● **EXERCISE GOAL**: Copy the lines below word for word, keeping every line in its original order.

------------------------------

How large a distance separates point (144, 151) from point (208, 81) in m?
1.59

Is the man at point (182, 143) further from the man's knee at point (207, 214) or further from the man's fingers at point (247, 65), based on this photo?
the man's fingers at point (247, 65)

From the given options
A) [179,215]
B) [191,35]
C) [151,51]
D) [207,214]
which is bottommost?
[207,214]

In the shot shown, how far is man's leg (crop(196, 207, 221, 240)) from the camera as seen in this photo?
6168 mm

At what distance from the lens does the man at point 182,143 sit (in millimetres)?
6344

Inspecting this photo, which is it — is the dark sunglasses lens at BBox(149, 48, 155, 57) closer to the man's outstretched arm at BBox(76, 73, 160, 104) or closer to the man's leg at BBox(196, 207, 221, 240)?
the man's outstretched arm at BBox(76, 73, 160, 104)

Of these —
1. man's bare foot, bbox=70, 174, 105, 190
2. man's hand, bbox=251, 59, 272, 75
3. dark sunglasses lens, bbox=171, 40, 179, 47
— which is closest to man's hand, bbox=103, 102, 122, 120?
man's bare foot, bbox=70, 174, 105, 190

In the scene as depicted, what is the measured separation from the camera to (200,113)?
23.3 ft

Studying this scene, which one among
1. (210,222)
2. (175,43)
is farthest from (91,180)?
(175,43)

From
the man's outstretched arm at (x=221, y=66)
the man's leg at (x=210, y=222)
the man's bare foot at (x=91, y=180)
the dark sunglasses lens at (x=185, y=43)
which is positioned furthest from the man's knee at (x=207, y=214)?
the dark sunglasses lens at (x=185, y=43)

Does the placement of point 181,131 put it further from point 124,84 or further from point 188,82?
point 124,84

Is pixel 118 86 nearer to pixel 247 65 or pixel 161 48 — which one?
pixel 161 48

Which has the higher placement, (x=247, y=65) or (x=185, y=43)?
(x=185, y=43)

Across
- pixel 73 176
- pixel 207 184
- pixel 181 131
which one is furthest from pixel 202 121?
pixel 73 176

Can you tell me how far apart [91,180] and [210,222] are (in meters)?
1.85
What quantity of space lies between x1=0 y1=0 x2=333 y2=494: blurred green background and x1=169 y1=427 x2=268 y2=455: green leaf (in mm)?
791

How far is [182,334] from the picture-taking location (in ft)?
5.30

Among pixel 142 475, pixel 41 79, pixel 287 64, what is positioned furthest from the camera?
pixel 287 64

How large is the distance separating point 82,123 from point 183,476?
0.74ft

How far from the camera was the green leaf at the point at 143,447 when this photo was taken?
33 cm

------------------------------

● **PROBLEM SOLUTION**:
How large a distance separates point (144, 151) from point (208, 81) in m?
1.59

Is the man at point (182, 143) further from the man's knee at point (207, 214) or further from the man's fingers at point (247, 65), based on this photo?
the man's fingers at point (247, 65)

From the given options
A) [179,215]
B) [191,35]
C) [151,51]
D) [207,214]
which is bottommost?
[207,214]

In the shot shown, how far is man's leg (crop(196, 207, 221, 240)) from the camera as seen in this photo?
6168 mm

At what distance from the lens does the man at point 182,143 sit (in millimetres)?
6344

Inspecting this photo, which is it — is the dark sunglasses lens at BBox(149, 48, 155, 57) closer to the man's outstretched arm at BBox(76, 73, 160, 104) or closer to the man's leg at BBox(196, 207, 221, 240)?
the man's outstretched arm at BBox(76, 73, 160, 104)

Of these —
1. man's bare foot, bbox=70, 174, 105, 190
2. man's hand, bbox=251, 59, 272, 75
3. dark sunglasses lens, bbox=171, 40, 179, 47
— which is closest to man's hand, bbox=103, 102, 122, 120?
man's bare foot, bbox=70, 174, 105, 190

In the scene as depicted, what is the measured separation from the camera to (200,113)?
23.3 ft

Studying this scene, which one among
1. (210,222)
2. (175,43)
is farthest from (91,180)?
(175,43)

From
the man's outstretched arm at (x=221, y=66)
the man's leg at (x=210, y=222)
the man's bare foot at (x=91, y=180)
the dark sunglasses lens at (x=185, y=43)
which is positioned furthest from the man's knee at (x=207, y=214)?
the dark sunglasses lens at (x=185, y=43)

Does the placement of point 181,131 put it further from point 124,84 or further from point 188,82?
point 124,84

Is pixel 118 86 nearer to pixel 247 65 or pixel 161 48 — which one?
pixel 161 48

Which has the higher placement, (x=247, y=65) or (x=185, y=43)?
(x=185, y=43)

Across
- pixel 73 176
- pixel 207 184
- pixel 181 131
which one is furthest from pixel 202 121?
pixel 73 176

Can you tell me how far apart [91,180] and [210,222] are (in meters)?
1.85
What quantity of space lies between x1=0 y1=0 x2=333 y2=494: blurred green background and x1=169 y1=427 x2=268 y2=455: green leaf (in mm)?
791

How far is [182,334] from the picture-taking location (in ft)?
5.30

Among pixel 142 475, pixel 41 79, pixel 287 64, what is positioned furthest from the camera?
pixel 287 64

How large is the distance separating point 82,123 from point 183,476?
0.74ft

How far from the camera was the green leaf at the point at 143,447 when this photo was taken?
33 cm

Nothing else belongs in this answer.